Marco Rubio, âgé de 41 ans et d'origine cubaine, a été sélectionné par son parti pour promouvoir une vision d'un Etat fédéral au rôle réduit et qui libèrerait la croissance en réduisant ses dépenses.

Les républicains espèrent aussi que le jeune sénateur séduira les électeurs hispaniques qui ont boudé les républicains à la présidentielle de novembre.

Il prononcera deux discours, en anglais puis en espagnol, et rappellera ses origines de fils d'immigrés.

"Je vis toujours dans le même quartier ouvrier où j'ai grandi. Mes voisins ne sont pas millionnaires", poursuit-il dans le texte de son allocution: "Les augmentations d'impôts et les dépenses de déficit que vous proposez vont affecter les familles de la classe moyenne".

Le conservateur, élu en 2010 sur un programme ultra-libéral, devait aussi tâcher de rassurer les Américains sur les réformes des programmes sociaux envisagées par les républicains.

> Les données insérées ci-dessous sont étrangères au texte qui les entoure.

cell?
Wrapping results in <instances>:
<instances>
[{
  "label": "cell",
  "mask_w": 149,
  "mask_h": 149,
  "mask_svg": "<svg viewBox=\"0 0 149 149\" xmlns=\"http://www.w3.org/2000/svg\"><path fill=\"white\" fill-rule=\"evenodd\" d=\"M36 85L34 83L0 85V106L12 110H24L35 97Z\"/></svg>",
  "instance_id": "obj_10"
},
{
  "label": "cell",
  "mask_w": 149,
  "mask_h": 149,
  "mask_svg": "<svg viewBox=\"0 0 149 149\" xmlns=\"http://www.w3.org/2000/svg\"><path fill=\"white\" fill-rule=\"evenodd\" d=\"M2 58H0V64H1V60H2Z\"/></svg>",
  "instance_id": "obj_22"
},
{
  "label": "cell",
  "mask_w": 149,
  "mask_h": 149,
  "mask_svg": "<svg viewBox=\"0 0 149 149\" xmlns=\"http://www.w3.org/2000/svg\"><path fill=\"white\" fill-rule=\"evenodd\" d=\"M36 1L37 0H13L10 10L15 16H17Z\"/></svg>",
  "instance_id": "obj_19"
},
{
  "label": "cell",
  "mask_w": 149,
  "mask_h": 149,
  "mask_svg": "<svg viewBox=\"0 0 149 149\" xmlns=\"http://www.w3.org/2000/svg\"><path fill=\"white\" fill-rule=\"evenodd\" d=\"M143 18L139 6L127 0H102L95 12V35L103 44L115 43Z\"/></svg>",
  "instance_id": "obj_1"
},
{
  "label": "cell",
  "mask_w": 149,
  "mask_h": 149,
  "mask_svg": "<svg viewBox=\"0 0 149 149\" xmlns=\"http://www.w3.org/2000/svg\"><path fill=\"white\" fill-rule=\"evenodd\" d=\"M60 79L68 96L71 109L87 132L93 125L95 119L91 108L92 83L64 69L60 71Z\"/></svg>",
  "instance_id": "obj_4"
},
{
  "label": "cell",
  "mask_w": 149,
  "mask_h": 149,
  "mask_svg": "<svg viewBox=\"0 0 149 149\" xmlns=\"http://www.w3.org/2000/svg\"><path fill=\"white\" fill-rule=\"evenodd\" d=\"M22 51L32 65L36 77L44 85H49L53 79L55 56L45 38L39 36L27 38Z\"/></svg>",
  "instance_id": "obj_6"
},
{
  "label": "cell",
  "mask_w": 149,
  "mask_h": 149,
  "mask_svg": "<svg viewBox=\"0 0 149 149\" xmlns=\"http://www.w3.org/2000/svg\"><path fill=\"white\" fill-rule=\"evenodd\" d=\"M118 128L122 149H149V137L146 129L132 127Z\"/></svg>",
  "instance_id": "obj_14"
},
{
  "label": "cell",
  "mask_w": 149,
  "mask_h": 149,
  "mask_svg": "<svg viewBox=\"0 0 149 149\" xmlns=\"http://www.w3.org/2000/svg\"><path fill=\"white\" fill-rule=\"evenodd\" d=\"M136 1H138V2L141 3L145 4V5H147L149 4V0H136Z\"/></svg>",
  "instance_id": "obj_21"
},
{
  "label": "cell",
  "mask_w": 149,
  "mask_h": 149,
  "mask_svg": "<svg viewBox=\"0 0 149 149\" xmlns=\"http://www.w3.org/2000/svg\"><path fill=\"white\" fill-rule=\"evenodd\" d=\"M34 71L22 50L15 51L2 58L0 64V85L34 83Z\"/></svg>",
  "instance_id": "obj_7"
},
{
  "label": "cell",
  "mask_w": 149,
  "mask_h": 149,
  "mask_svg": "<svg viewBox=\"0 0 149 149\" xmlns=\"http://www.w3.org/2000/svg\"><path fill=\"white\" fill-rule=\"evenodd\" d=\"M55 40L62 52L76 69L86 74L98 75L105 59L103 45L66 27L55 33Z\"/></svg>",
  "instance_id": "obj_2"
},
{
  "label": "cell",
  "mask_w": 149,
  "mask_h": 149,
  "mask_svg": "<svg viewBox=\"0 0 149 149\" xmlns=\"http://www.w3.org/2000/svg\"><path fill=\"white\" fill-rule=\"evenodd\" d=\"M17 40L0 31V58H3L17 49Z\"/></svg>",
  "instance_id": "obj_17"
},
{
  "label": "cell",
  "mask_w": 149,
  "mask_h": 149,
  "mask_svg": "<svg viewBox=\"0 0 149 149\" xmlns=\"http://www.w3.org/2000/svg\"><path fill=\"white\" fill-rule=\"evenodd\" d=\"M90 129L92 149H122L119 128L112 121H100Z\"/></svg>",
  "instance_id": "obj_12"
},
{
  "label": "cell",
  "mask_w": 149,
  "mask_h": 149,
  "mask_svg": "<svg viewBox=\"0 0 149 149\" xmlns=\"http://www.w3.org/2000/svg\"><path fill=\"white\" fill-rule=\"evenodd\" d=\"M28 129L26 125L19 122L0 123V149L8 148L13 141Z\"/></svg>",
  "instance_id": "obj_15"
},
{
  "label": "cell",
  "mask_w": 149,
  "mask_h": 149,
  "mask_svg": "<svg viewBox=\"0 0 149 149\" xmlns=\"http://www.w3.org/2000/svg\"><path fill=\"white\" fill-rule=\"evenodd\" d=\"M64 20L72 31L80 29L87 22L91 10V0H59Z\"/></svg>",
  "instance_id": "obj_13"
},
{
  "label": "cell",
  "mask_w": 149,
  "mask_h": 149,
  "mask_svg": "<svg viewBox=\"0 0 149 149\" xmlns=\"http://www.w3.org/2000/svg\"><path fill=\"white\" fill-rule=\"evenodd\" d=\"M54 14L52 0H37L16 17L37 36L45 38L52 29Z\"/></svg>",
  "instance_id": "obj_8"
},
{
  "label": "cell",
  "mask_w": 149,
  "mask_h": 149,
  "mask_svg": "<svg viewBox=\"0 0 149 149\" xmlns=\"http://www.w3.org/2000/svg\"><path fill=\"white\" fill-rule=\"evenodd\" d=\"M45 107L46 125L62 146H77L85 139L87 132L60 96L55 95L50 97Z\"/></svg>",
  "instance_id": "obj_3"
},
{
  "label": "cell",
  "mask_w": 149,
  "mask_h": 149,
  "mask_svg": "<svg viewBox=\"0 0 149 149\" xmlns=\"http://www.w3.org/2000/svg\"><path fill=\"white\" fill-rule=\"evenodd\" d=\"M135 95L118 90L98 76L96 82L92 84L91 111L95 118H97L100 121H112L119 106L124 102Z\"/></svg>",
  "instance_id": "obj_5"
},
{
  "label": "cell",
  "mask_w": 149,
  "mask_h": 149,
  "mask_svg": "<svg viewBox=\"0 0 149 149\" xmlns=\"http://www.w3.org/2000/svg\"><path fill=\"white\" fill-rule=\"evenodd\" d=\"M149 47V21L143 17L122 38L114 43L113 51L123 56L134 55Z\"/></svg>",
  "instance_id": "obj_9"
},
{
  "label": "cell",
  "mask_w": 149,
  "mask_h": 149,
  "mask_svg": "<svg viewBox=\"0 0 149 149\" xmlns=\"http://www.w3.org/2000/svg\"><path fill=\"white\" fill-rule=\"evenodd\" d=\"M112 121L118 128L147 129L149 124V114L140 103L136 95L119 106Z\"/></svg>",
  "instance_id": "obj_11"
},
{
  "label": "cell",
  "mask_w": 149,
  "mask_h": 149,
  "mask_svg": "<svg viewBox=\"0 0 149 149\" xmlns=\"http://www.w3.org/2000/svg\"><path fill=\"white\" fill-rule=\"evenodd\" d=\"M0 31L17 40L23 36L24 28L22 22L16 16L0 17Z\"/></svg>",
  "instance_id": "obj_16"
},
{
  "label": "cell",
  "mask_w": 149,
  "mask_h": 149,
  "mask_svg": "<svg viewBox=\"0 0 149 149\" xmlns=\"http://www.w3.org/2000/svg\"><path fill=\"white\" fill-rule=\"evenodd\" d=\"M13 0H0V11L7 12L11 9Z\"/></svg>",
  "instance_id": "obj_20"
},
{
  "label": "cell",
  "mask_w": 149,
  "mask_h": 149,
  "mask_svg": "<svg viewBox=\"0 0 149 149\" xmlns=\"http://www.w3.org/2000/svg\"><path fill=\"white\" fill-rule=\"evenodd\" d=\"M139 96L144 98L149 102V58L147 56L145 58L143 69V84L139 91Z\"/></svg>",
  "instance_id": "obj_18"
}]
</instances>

"L'un de ces programmes, Medicare (une couverture santé pour les personnes âgés, ndlr), est très important pour moi. Il a fourni à mon père les traitements dont il avait besoin contre le cancer, et lui a permis de mourir dans la dignité", devait-il dire. "Je ne soutiendrai jamais des changements de Medicare qui affecteraient les retraités comme ma mère. Mais ceux qui souhaitent laisser Medicare en l'état actuel souhaitent en réalité en provoquer la faillite".

"Je ne m'oppose pas à votre programme parce que je veux protéger les riches. Je m'oppose à votre programme parce que je veux protéger mes voisins", ajoute encore le texte.